Open WebUI (optional local chat front-end). A self-hosted, ChatGPT-style UI that talks to any OpenAI-compatible server. Run it and point it at your local endpoint:
# Point Open WebUI at your local llama-server (or Ollama on :11434)
docker run -d -p 3000:8080 \
-e OPENAI_API_BASE_URL=http://host.docker.internal:8000/v1 \
-e OPENAI_API_KEY=EMPTY \
ghcr.io/open-webui/open-webui:main
Then open http://localhost:3000 and chat. (Open WebUI also autodetects a local Ollama install, so with the Ollama path you can skip the base-URL wiring entirely.)
Directly via the API. Any OpenAI SDK or curl works against the same endpoint — use it for scripts, writing tools, or your own app:
curl http://localhost:8000/v1/chat/completions \
-H "Content-Type: application/json" \
-d '{
"model": "gemma-4-12b",
"messages": [{"role": "user", "content": "Summarize this in three bullet points: ..."}]
}'
Local servers don't check the key, so any non-empty string (e.g. EMPTY) works where a client requires one.
Results
- VRAM usage: The dense ~12B loads entirely as its GGUF file — Google's QAT Q4_0 is 6.98GB on disk (byte-verified from the QAT GGUF tree), and the conventional Q4_K_M is 7.12GB (from the unsloth GGUF tree). On the RTX 4060's 8GB that leaves roughly ~1GB for the KV cache — enough for a bounded context, and stretched further by Gemma's sliding-window attention (and further still with an 8-bit-quantized cache; see Running). The larger quants — Q5_K_M (8.41GB), Q6_K (9.79GB), Q8_0 (12.67GB), bf16 (23.83GB) — do not fit 8GB; step up to a 12GB+ card for those.
- Model capability (vendor evals — Google's own, NOT hardware throughput): Google reports MMLU Pro 77.2%, MMMLU 83.4%, GPQA Diamond 78.8%, AIME 2026 77.5%, LiveCodeBench v6 72.0%, and MMMU Pro (vision) 69.1% — a reasoning-strong card for its size. These are the vendor's benchmarks, not measurements on this GPU.
- Speed: No community throughput benchmark for Gemma 4 12B on the RTX 4060 exists yet — we would rather omit a tok/s figure than invent one or borrow it from different hardware. Live measurements will appear at
/check/gemma-4-12b/rtx-4060once contributed.
For the full benchmark data, see /check/gemma-4-12b/rtx-4060.
Troubleshooting
The chat template looks wrong / responses are malformed
Pass --jinja to llama-server so the GGUF's built-in chat template is applied — without it the assistant format won't parse. Gemma 4's chat template is complex (it includes a reasoning/thought channel), so applying it correctly matters more than for a plain instruct model. Use a recent llama.cpp build so the template is fully supported.

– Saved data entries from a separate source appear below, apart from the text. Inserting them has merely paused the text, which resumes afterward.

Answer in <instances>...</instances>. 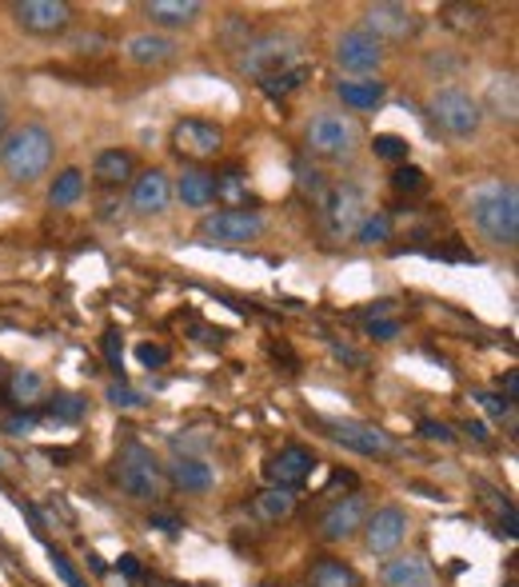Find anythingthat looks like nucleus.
Instances as JSON below:
<instances>
[{
    "mask_svg": "<svg viewBox=\"0 0 519 587\" xmlns=\"http://www.w3.org/2000/svg\"><path fill=\"white\" fill-rule=\"evenodd\" d=\"M200 12H204L200 0H148L144 4V16L160 29H189L200 21Z\"/></svg>",
    "mask_w": 519,
    "mask_h": 587,
    "instance_id": "nucleus-19",
    "label": "nucleus"
},
{
    "mask_svg": "<svg viewBox=\"0 0 519 587\" xmlns=\"http://www.w3.org/2000/svg\"><path fill=\"white\" fill-rule=\"evenodd\" d=\"M392 189L396 192H424L428 189V177H424V168H416V165H399L396 172H392Z\"/></svg>",
    "mask_w": 519,
    "mask_h": 587,
    "instance_id": "nucleus-35",
    "label": "nucleus"
},
{
    "mask_svg": "<svg viewBox=\"0 0 519 587\" xmlns=\"http://www.w3.org/2000/svg\"><path fill=\"white\" fill-rule=\"evenodd\" d=\"M360 532H364V548L372 555L396 552L399 543H404V535H408V511L396 508V504L368 511V520H364V528H360Z\"/></svg>",
    "mask_w": 519,
    "mask_h": 587,
    "instance_id": "nucleus-11",
    "label": "nucleus"
},
{
    "mask_svg": "<svg viewBox=\"0 0 519 587\" xmlns=\"http://www.w3.org/2000/svg\"><path fill=\"white\" fill-rule=\"evenodd\" d=\"M4 133H9V112H4V104H0V140H4Z\"/></svg>",
    "mask_w": 519,
    "mask_h": 587,
    "instance_id": "nucleus-50",
    "label": "nucleus"
},
{
    "mask_svg": "<svg viewBox=\"0 0 519 587\" xmlns=\"http://www.w3.org/2000/svg\"><path fill=\"white\" fill-rule=\"evenodd\" d=\"M53 133L45 124H16L0 140V165L12 184H36L53 165Z\"/></svg>",
    "mask_w": 519,
    "mask_h": 587,
    "instance_id": "nucleus-1",
    "label": "nucleus"
},
{
    "mask_svg": "<svg viewBox=\"0 0 519 587\" xmlns=\"http://www.w3.org/2000/svg\"><path fill=\"white\" fill-rule=\"evenodd\" d=\"M320 428L336 443H343L348 452H360V455H392V452H396L392 436H387L384 428H376V424H364V420H320Z\"/></svg>",
    "mask_w": 519,
    "mask_h": 587,
    "instance_id": "nucleus-10",
    "label": "nucleus"
},
{
    "mask_svg": "<svg viewBox=\"0 0 519 587\" xmlns=\"http://www.w3.org/2000/svg\"><path fill=\"white\" fill-rule=\"evenodd\" d=\"M92 177H97L100 184H124V180L136 177V156L124 153V148H104V153H97V160H92Z\"/></svg>",
    "mask_w": 519,
    "mask_h": 587,
    "instance_id": "nucleus-22",
    "label": "nucleus"
},
{
    "mask_svg": "<svg viewBox=\"0 0 519 587\" xmlns=\"http://www.w3.org/2000/svg\"><path fill=\"white\" fill-rule=\"evenodd\" d=\"M256 511H260V520H268V523L287 520V516L296 511V496H292V492H280V488H268L256 496Z\"/></svg>",
    "mask_w": 519,
    "mask_h": 587,
    "instance_id": "nucleus-29",
    "label": "nucleus"
},
{
    "mask_svg": "<svg viewBox=\"0 0 519 587\" xmlns=\"http://www.w3.org/2000/svg\"><path fill=\"white\" fill-rule=\"evenodd\" d=\"M168 204H172V180H168V172L148 168V172H140L133 180V208L140 216H160V212H168Z\"/></svg>",
    "mask_w": 519,
    "mask_h": 587,
    "instance_id": "nucleus-17",
    "label": "nucleus"
},
{
    "mask_svg": "<svg viewBox=\"0 0 519 587\" xmlns=\"http://www.w3.org/2000/svg\"><path fill=\"white\" fill-rule=\"evenodd\" d=\"M296 60H300V36H292V33L252 36V41L240 48V72L256 80L280 77L287 68H296Z\"/></svg>",
    "mask_w": 519,
    "mask_h": 587,
    "instance_id": "nucleus-4",
    "label": "nucleus"
},
{
    "mask_svg": "<svg viewBox=\"0 0 519 587\" xmlns=\"http://www.w3.org/2000/svg\"><path fill=\"white\" fill-rule=\"evenodd\" d=\"M304 140H308V153L320 160H352L360 148V124L343 112H316Z\"/></svg>",
    "mask_w": 519,
    "mask_h": 587,
    "instance_id": "nucleus-5",
    "label": "nucleus"
},
{
    "mask_svg": "<svg viewBox=\"0 0 519 587\" xmlns=\"http://www.w3.org/2000/svg\"><path fill=\"white\" fill-rule=\"evenodd\" d=\"M100 343H104V360H109V368H112V372H121V368H124V340H121V332H116V328H109V332L100 336Z\"/></svg>",
    "mask_w": 519,
    "mask_h": 587,
    "instance_id": "nucleus-40",
    "label": "nucleus"
},
{
    "mask_svg": "<svg viewBox=\"0 0 519 587\" xmlns=\"http://www.w3.org/2000/svg\"><path fill=\"white\" fill-rule=\"evenodd\" d=\"M364 33H372L384 45V41H408V36L420 33V16L408 4H368L364 9Z\"/></svg>",
    "mask_w": 519,
    "mask_h": 587,
    "instance_id": "nucleus-12",
    "label": "nucleus"
},
{
    "mask_svg": "<svg viewBox=\"0 0 519 587\" xmlns=\"http://www.w3.org/2000/svg\"><path fill=\"white\" fill-rule=\"evenodd\" d=\"M112 476L121 484V492L128 499H140V504H153L165 492V467L156 460L144 443H124L121 455H116V467Z\"/></svg>",
    "mask_w": 519,
    "mask_h": 587,
    "instance_id": "nucleus-3",
    "label": "nucleus"
},
{
    "mask_svg": "<svg viewBox=\"0 0 519 587\" xmlns=\"http://www.w3.org/2000/svg\"><path fill=\"white\" fill-rule=\"evenodd\" d=\"M420 432H424V440H431V443H452L455 440L452 428H448V424H440V420H424Z\"/></svg>",
    "mask_w": 519,
    "mask_h": 587,
    "instance_id": "nucleus-44",
    "label": "nucleus"
},
{
    "mask_svg": "<svg viewBox=\"0 0 519 587\" xmlns=\"http://www.w3.org/2000/svg\"><path fill=\"white\" fill-rule=\"evenodd\" d=\"M487 16V9H479V4H443L440 9V21L448 24V29H455V33H472V29H479Z\"/></svg>",
    "mask_w": 519,
    "mask_h": 587,
    "instance_id": "nucleus-30",
    "label": "nucleus"
},
{
    "mask_svg": "<svg viewBox=\"0 0 519 587\" xmlns=\"http://www.w3.org/2000/svg\"><path fill=\"white\" fill-rule=\"evenodd\" d=\"M428 112H431V121L440 124V133H448L452 140H467V136H475L479 124H484V104L464 89H436Z\"/></svg>",
    "mask_w": 519,
    "mask_h": 587,
    "instance_id": "nucleus-6",
    "label": "nucleus"
},
{
    "mask_svg": "<svg viewBox=\"0 0 519 587\" xmlns=\"http://www.w3.org/2000/svg\"><path fill=\"white\" fill-rule=\"evenodd\" d=\"M264 233V216L252 208H221L204 216L196 228V236L204 245H221V248H240L248 240Z\"/></svg>",
    "mask_w": 519,
    "mask_h": 587,
    "instance_id": "nucleus-7",
    "label": "nucleus"
},
{
    "mask_svg": "<svg viewBox=\"0 0 519 587\" xmlns=\"http://www.w3.org/2000/svg\"><path fill=\"white\" fill-rule=\"evenodd\" d=\"M467 212H472L475 228L499 248H516L519 245V192L516 184H484L475 189L467 200Z\"/></svg>",
    "mask_w": 519,
    "mask_h": 587,
    "instance_id": "nucleus-2",
    "label": "nucleus"
},
{
    "mask_svg": "<svg viewBox=\"0 0 519 587\" xmlns=\"http://www.w3.org/2000/svg\"><path fill=\"white\" fill-rule=\"evenodd\" d=\"M80 196H84V172H80V168H65V172L53 180V189H48V204H53V208H68V204H77Z\"/></svg>",
    "mask_w": 519,
    "mask_h": 587,
    "instance_id": "nucleus-27",
    "label": "nucleus"
},
{
    "mask_svg": "<svg viewBox=\"0 0 519 587\" xmlns=\"http://www.w3.org/2000/svg\"><path fill=\"white\" fill-rule=\"evenodd\" d=\"M4 388H9V399H16L21 408H33L36 399H45V376L41 372H12Z\"/></svg>",
    "mask_w": 519,
    "mask_h": 587,
    "instance_id": "nucleus-28",
    "label": "nucleus"
},
{
    "mask_svg": "<svg viewBox=\"0 0 519 587\" xmlns=\"http://www.w3.org/2000/svg\"><path fill=\"white\" fill-rule=\"evenodd\" d=\"M168 479L177 484L180 492H208L212 488V467L196 455H177L168 464Z\"/></svg>",
    "mask_w": 519,
    "mask_h": 587,
    "instance_id": "nucleus-24",
    "label": "nucleus"
},
{
    "mask_svg": "<svg viewBox=\"0 0 519 587\" xmlns=\"http://www.w3.org/2000/svg\"><path fill=\"white\" fill-rule=\"evenodd\" d=\"M464 432H472V436H475V440H479V443H487L484 424H472V420H467V424H464Z\"/></svg>",
    "mask_w": 519,
    "mask_h": 587,
    "instance_id": "nucleus-49",
    "label": "nucleus"
},
{
    "mask_svg": "<svg viewBox=\"0 0 519 587\" xmlns=\"http://www.w3.org/2000/svg\"><path fill=\"white\" fill-rule=\"evenodd\" d=\"M399 332H404V324H399V320H384V316H380V320H368V336H372V340H380V343L396 340Z\"/></svg>",
    "mask_w": 519,
    "mask_h": 587,
    "instance_id": "nucleus-43",
    "label": "nucleus"
},
{
    "mask_svg": "<svg viewBox=\"0 0 519 587\" xmlns=\"http://www.w3.org/2000/svg\"><path fill=\"white\" fill-rule=\"evenodd\" d=\"M84 411H89V399L72 396V392H65V396H53V399H48V416H53V420L77 424V420H84Z\"/></svg>",
    "mask_w": 519,
    "mask_h": 587,
    "instance_id": "nucleus-32",
    "label": "nucleus"
},
{
    "mask_svg": "<svg viewBox=\"0 0 519 587\" xmlns=\"http://www.w3.org/2000/svg\"><path fill=\"white\" fill-rule=\"evenodd\" d=\"M36 428V416H9L4 420V432L9 436H29Z\"/></svg>",
    "mask_w": 519,
    "mask_h": 587,
    "instance_id": "nucleus-45",
    "label": "nucleus"
},
{
    "mask_svg": "<svg viewBox=\"0 0 519 587\" xmlns=\"http://www.w3.org/2000/svg\"><path fill=\"white\" fill-rule=\"evenodd\" d=\"M368 216V196L356 184H336L320 196V221H324V233L343 240V236H352L360 228V221Z\"/></svg>",
    "mask_w": 519,
    "mask_h": 587,
    "instance_id": "nucleus-8",
    "label": "nucleus"
},
{
    "mask_svg": "<svg viewBox=\"0 0 519 587\" xmlns=\"http://www.w3.org/2000/svg\"><path fill=\"white\" fill-rule=\"evenodd\" d=\"M109 404L112 408H140L144 396L136 388H128L124 380H116V384H109Z\"/></svg>",
    "mask_w": 519,
    "mask_h": 587,
    "instance_id": "nucleus-38",
    "label": "nucleus"
},
{
    "mask_svg": "<svg viewBox=\"0 0 519 587\" xmlns=\"http://www.w3.org/2000/svg\"><path fill=\"white\" fill-rule=\"evenodd\" d=\"M177 196L184 200V208H208L216 200V172L184 168V177L177 180Z\"/></svg>",
    "mask_w": 519,
    "mask_h": 587,
    "instance_id": "nucleus-21",
    "label": "nucleus"
},
{
    "mask_svg": "<svg viewBox=\"0 0 519 587\" xmlns=\"http://www.w3.org/2000/svg\"><path fill=\"white\" fill-rule=\"evenodd\" d=\"M48 564H53V572L65 579L68 587H89V584H84V576H80L77 567H72V560H68L65 552H56V548H53V552H48Z\"/></svg>",
    "mask_w": 519,
    "mask_h": 587,
    "instance_id": "nucleus-37",
    "label": "nucleus"
},
{
    "mask_svg": "<svg viewBox=\"0 0 519 587\" xmlns=\"http://www.w3.org/2000/svg\"><path fill=\"white\" fill-rule=\"evenodd\" d=\"M475 399H479V408L492 411L496 420H504V416H511V411H516V404H511L508 396H499V392H479Z\"/></svg>",
    "mask_w": 519,
    "mask_h": 587,
    "instance_id": "nucleus-41",
    "label": "nucleus"
},
{
    "mask_svg": "<svg viewBox=\"0 0 519 587\" xmlns=\"http://www.w3.org/2000/svg\"><path fill=\"white\" fill-rule=\"evenodd\" d=\"M504 392H508V399L516 404L519 399V372H508V376H504Z\"/></svg>",
    "mask_w": 519,
    "mask_h": 587,
    "instance_id": "nucleus-48",
    "label": "nucleus"
},
{
    "mask_svg": "<svg viewBox=\"0 0 519 587\" xmlns=\"http://www.w3.org/2000/svg\"><path fill=\"white\" fill-rule=\"evenodd\" d=\"M352 240L356 245H384V240H392V216L387 212H368L360 228L352 233Z\"/></svg>",
    "mask_w": 519,
    "mask_h": 587,
    "instance_id": "nucleus-31",
    "label": "nucleus"
},
{
    "mask_svg": "<svg viewBox=\"0 0 519 587\" xmlns=\"http://www.w3.org/2000/svg\"><path fill=\"white\" fill-rule=\"evenodd\" d=\"M153 587H184V584H153Z\"/></svg>",
    "mask_w": 519,
    "mask_h": 587,
    "instance_id": "nucleus-51",
    "label": "nucleus"
},
{
    "mask_svg": "<svg viewBox=\"0 0 519 587\" xmlns=\"http://www.w3.org/2000/svg\"><path fill=\"white\" fill-rule=\"evenodd\" d=\"M136 360H140L144 368H165L168 360H172V352H168L165 343H153V340H144L140 348H136Z\"/></svg>",
    "mask_w": 519,
    "mask_h": 587,
    "instance_id": "nucleus-39",
    "label": "nucleus"
},
{
    "mask_svg": "<svg viewBox=\"0 0 519 587\" xmlns=\"http://www.w3.org/2000/svg\"><path fill=\"white\" fill-rule=\"evenodd\" d=\"M172 148L189 160H208L224 148V128L212 121H200V116L177 121L172 124Z\"/></svg>",
    "mask_w": 519,
    "mask_h": 587,
    "instance_id": "nucleus-13",
    "label": "nucleus"
},
{
    "mask_svg": "<svg viewBox=\"0 0 519 587\" xmlns=\"http://www.w3.org/2000/svg\"><path fill=\"white\" fill-rule=\"evenodd\" d=\"M304 77H308V68L304 65H296V68H287V72H280V77H268V80H260V89L268 92V97H287V92H296L300 84H304Z\"/></svg>",
    "mask_w": 519,
    "mask_h": 587,
    "instance_id": "nucleus-33",
    "label": "nucleus"
},
{
    "mask_svg": "<svg viewBox=\"0 0 519 587\" xmlns=\"http://www.w3.org/2000/svg\"><path fill=\"white\" fill-rule=\"evenodd\" d=\"M216 196H224V200H240L244 196V172L240 168H224L221 177H216Z\"/></svg>",
    "mask_w": 519,
    "mask_h": 587,
    "instance_id": "nucleus-36",
    "label": "nucleus"
},
{
    "mask_svg": "<svg viewBox=\"0 0 519 587\" xmlns=\"http://www.w3.org/2000/svg\"><path fill=\"white\" fill-rule=\"evenodd\" d=\"M387 587H436V572L424 555H399L384 567Z\"/></svg>",
    "mask_w": 519,
    "mask_h": 587,
    "instance_id": "nucleus-20",
    "label": "nucleus"
},
{
    "mask_svg": "<svg viewBox=\"0 0 519 587\" xmlns=\"http://www.w3.org/2000/svg\"><path fill=\"white\" fill-rule=\"evenodd\" d=\"M336 65L343 72H376L384 65V45L372 33H364V29H348L336 41Z\"/></svg>",
    "mask_w": 519,
    "mask_h": 587,
    "instance_id": "nucleus-14",
    "label": "nucleus"
},
{
    "mask_svg": "<svg viewBox=\"0 0 519 587\" xmlns=\"http://www.w3.org/2000/svg\"><path fill=\"white\" fill-rule=\"evenodd\" d=\"M0 467H4V455H0Z\"/></svg>",
    "mask_w": 519,
    "mask_h": 587,
    "instance_id": "nucleus-52",
    "label": "nucleus"
},
{
    "mask_svg": "<svg viewBox=\"0 0 519 587\" xmlns=\"http://www.w3.org/2000/svg\"><path fill=\"white\" fill-rule=\"evenodd\" d=\"M364 520H368V499L364 496H343L320 516V535L328 543L352 540V535L364 528Z\"/></svg>",
    "mask_w": 519,
    "mask_h": 587,
    "instance_id": "nucleus-16",
    "label": "nucleus"
},
{
    "mask_svg": "<svg viewBox=\"0 0 519 587\" xmlns=\"http://www.w3.org/2000/svg\"><path fill=\"white\" fill-rule=\"evenodd\" d=\"M372 153L380 156V160H392V165H399V160H408V140L396 133H380L376 140H372Z\"/></svg>",
    "mask_w": 519,
    "mask_h": 587,
    "instance_id": "nucleus-34",
    "label": "nucleus"
},
{
    "mask_svg": "<svg viewBox=\"0 0 519 587\" xmlns=\"http://www.w3.org/2000/svg\"><path fill=\"white\" fill-rule=\"evenodd\" d=\"M296 172H300V189L312 192V196H316V200H320L324 192H328V189H324V172H320V168L296 165Z\"/></svg>",
    "mask_w": 519,
    "mask_h": 587,
    "instance_id": "nucleus-42",
    "label": "nucleus"
},
{
    "mask_svg": "<svg viewBox=\"0 0 519 587\" xmlns=\"http://www.w3.org/2000/svg\"><path fill=\"white\" fill-rule=\"evenodd\" d=\"M128 579H140V560L136 555H121V564H116Z\"/></svg>",
    "mask_w": 519,
    "mask_h": 587,
    "instance_id": "nucleus-47",
    "label": "nucleus"
},
{
    "mask_svg": "<svg viewBox=\"0 0 519 587\" xmlns=\"http://www.w3.org/2000/svg\"><path fill=\"white\" fill-rule=\"evenodd\" d=\"M336 97L352 112H372L380 100H384V84H380V80H340V84H336Z\"/></svg>",
    "mask_w": 519,
    "mask_h": 587,
    "instance_id": "nucleus-26",
    "label": "nucleus"
},
{
    "mask_svg": "<svg viewBox=\"0 0 519 587\" xmlns=\"http://www.w3.org/2000/svg\"><path fill=\"white\" fill-rule=\"evenodd\" d=\"M308 587H364V579H360V572L352 564H343L336 555H324V560L312 564Z\"/></svg>",
    "mask_w": 519,
    "mask_h": 587,
    "instance_id": "nucleus-23",
    "label": "nucleus"
},
{
    "mask_svg": "<svg viewBox=\"0 0 519 587\" xmlns=\"http://www.w3.org/2000/svg\"><path fill=\"white\" fill-rule=\"evenodd\" d=\"M12 21L33 36H56L72 24V4H65V0H16Z\"/></svg>",
    "mask_w": 519,
    "mask_h": 587,
    "instance_id": "nucleus-9",
    "label": "nucleus"
},
{
    "mask_svg": "<svg viewBox=\"0 0 519 587\" xmlns=\"http://www.w3.org/2000/svg\"><path fill=\"white\" fill-rule=\"evenodd\" d=\"M487 112L492 116H499V121L516 124L519 116V84L516 77H492V84H487Z\"/></svg>",
    "mask_w": 519,
    "mask_h": 587,
    "instance_id": "nucleus-25",
    "label": "nucleus"
},
{
    "mask_svg": "<svg viewBox=\"0 0 519 587\" xmlns=\"http://www.w3.org/2000/svg\"><path fill=\"white\" fill-rule=\"evenodd\" d=\"M312 467H316V455H312L308 448H300V443H287V448H280L264 464V476L272 488L292 492L312 476Z\"/></svg>",
    "mask_w": 519,
    "mask_h": 587,
    "instance_id": "nucleus-15",
    "label": "nucleus"
},
{
    "mask_svg": "<svg viewBox=\"0 0 519 587\" xmlns=\"http://www.w3.org/2000/svg\"><path fill=\"white\" fill-rule=\"evenodd\" d=\"M124 56L140 68H156V65H168L172 56H177V41L165 33H136L124 41Z\"/></svg>",
    "mask_w": 519,
    "mask_h": 587,
    "instance_id": "nucleus-18",
    "label": "nucleus"
},
{
    "mask_svg": "<svg viewBox=\"0 0 519 587\" xmlns=\"http://www.w3.org/2000/svg\"><path fill=\"white\" fill-rule=\"evenodd\" d=\"M148 528H160V532H168V535H177L184 523L177 520V516H165V511H156V516H148Z\"/></svg>",
    "mask_w": 519,
    "mask_h": 587,
    "instance_id": "nucleus-46",
    "label": "nucleus"
}]
</instances>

Images or audio aren't recognized
The plain LLM GGUF is text-only. To pass images or audio you must also load the separate mmproj projector with --mmproj and use the multimodal path (llama-mtmd-cli, or the multimodal server). Download the mmproj-* file from the same GGUF repo — it is a distinct file from the quant, and text chat works fine without it. On 8GB the projector's ~1GB is a tight fit alongside the weights, so shorten the context while running multimodal.
Out of memory, or when raising the context
On 8GB the weights already take ~7GB (QAT Q4_0 6.98GB / Q4_K_M 7.12GB), so the KV cache is your whole budget — OOM here almost always means the context is too high. Options, in order: lower -c; quantize the KV cache with -fa on -ctk q8_0 -ctv q8_0 (roughly halves cache VRAM); and prefer QAT Q4_0 over Q4_K_M for the extra headroom. Don't reach for Q5_K_M (8.41GB) or larger — they exceed 8GB before any KV cache and won't load; those need a bigger card.
torch / CUDA errors — this is llama.cpp, not a Python ML stack
Serving Gemma 4 via llama.cpp or Ollama does not require PyTorch, flash-attn wheels, or a Python ML stack. If you hit a CUDA error, confirm you built (or downloaded) the CUDA-enabled llama.cpp (Option A, -DGGML_CUDA=ON) rather than a CPU-only binary. On an 8GB card the GGUF + llama.cpp path is the right one — a 12B in a naive full-precision Python stack won't fit here, which is exactly why the QAT Q4_0 quant matters.
Model or GPU 404 on /check
Gemma 4 12B is a new addition; if the /check/gemma-4-12b/rtx-4060 link 404s, the catalogue row is still being registered. The recipe's install and run steps are independent of the benchmark endpoint.